請從下面這篇悼念出版人吳鴻的文章最後一句之後,接著往下寫。
━━━ 文章節選
6月29日傍晚,女兒期末考試結束了,我帶她去看電影《變形金剛》,深夜才回家。翌日一早打開手機,看到朱曉劍的大魚號文章:吳鴻於29日下午在克羅埃西亞突發心肌梗塞逝世了!哪個吳鴻?我一看,再看,明白了:是那個叫吳鴻的出版人,走了。

四川文學圈子裡的人,幾乎都在吳鴻手上出過書;我出過三十幾種書,陰差陽錯,沒有一本是吳鴻操辦的,這幾乎是一個奇蹟。其實我們還有一點遠親關係,但彼此沒有更多糾結這些,僅僅是見過十幾面,喝過十幾台酒。聽過他平直如水的演講,那被醇酒熏染了幾十年的嗓音,就像海浪從礁石的斷面衝過。我努力回憶著他的容貌,自古巴蜀出異人,多有頭角崢嶸之相。他那凸入視線的額頭,把所有的皺紋都放下了嗎?他該是回到書的殿堂了。

圖註:吳鴻留在這世上的最後身影

我手頭有一批他主編、主持策劃的圖書,其中有成都出版社1995年出版的《名家經典游品散文選》,因為選錄了很多並不常見的文章,倒是成為我經常查閱的資料。這一散文體系連同他主持、策劃的《清代野史》《李漁隨筆全集》《三袁隨筆》《夜航船》點校本,成為了四川文藝出版社的一個持續亮點,也構成了他生命中一個個驛站。看著自己在這些書上幼稚的批註和划下的著重線,20年的時間,不但沒有將他與我的閱讀隔開,反而把我帶入了他頗有些桀驁不馴的性情中。
━━━━━━
━━━ 原始資料
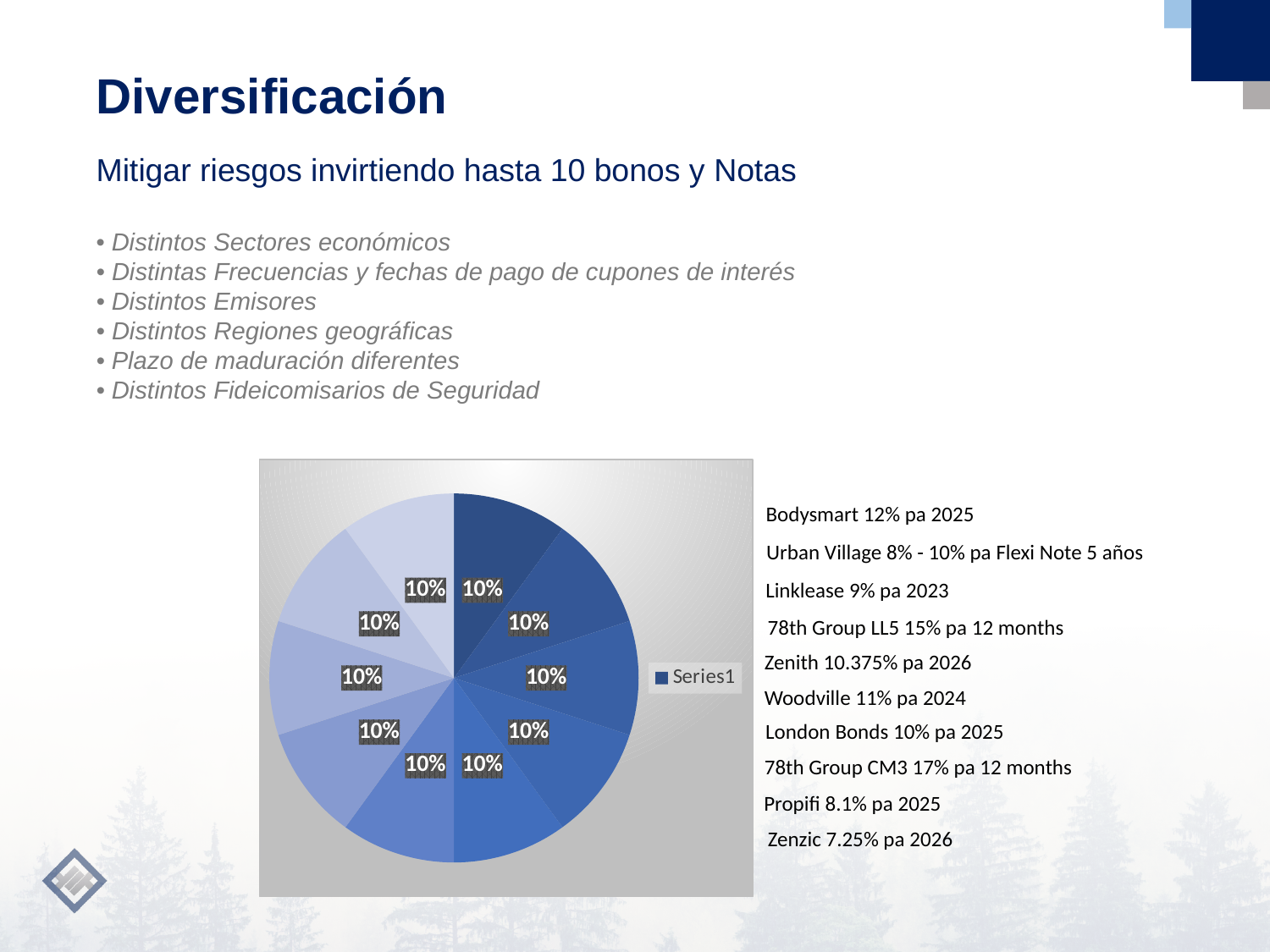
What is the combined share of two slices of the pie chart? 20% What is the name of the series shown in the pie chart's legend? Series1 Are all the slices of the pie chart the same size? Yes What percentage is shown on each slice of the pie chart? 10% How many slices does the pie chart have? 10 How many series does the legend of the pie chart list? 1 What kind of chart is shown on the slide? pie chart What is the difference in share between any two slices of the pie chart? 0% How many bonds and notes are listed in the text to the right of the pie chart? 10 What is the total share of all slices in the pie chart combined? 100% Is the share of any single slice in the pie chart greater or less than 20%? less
━━━━━━
### 本題解答:
圖註:簽售的身影

我偶然注意到,作為出版家的吳鴻,展示在光線中的出版與寫作,也許可以用三個起伏來預示他的機變。1986年從部隊轉業到地方,他在四川文藝出版社出任編輯。1999年,他與同事陳維推出了「老成都系列」,風靡一時,且至今依在銷售。這套書包括:《從歷史的偏旁進入成都》《民國時期的老成都》《成都:近五十年的私人記憶》《文化人視野中的老成都》《市民記憶中的老成都》和《歷代詩人詠成都(上下)》,系統地對成都文化進行梳理,這還是多年來的第一次;後來他到新華文軒出版公司出任出版負責人,推出了《成都城坊古迹考》《成都通覽》等名著;再回歸四川文藝出版社成為一把手,開拓市場,竭力復原四川文藝出版社的尊嚴。

圖註:吳鴻在克羅埃西亞

可以說,出版、寫作、讀書、美食,成為他生命中的四大要素。

他就像一個試圖把魔力融進鎚子的匠人,將文字與思想錘鍊成一張金箔,亮得幾乎站不住字,於是,那些蟄伏在金屬內部的聲音,開始展開了自律的詠唱。但他的氣血卻彷彿骨頭在咆哮,文字中隱有一種梁啟超所言的「儒俠」驚雷。他在一篇文章里就提出了自己的寫作倫理目標:好文章,屬於勇者!

圖註:吳鴻與本文作者在一起

記得他曾經談到對傳統文化的看法,「有些傳統文化是一種太監文化,陰不陰,陽不陽,沒有男人的銳氣和朝氣。這主要是因為現代人的文化意識形態是一種現代封建主義,受儒家思想毒害甚深。我認為,應該大膽讓這種失去銳氣、朝氣和生命力的傳統文化死去,因為只有死亡之後才能新生。」因此,我們似乎可以由此看到他勇氣的發射方向了。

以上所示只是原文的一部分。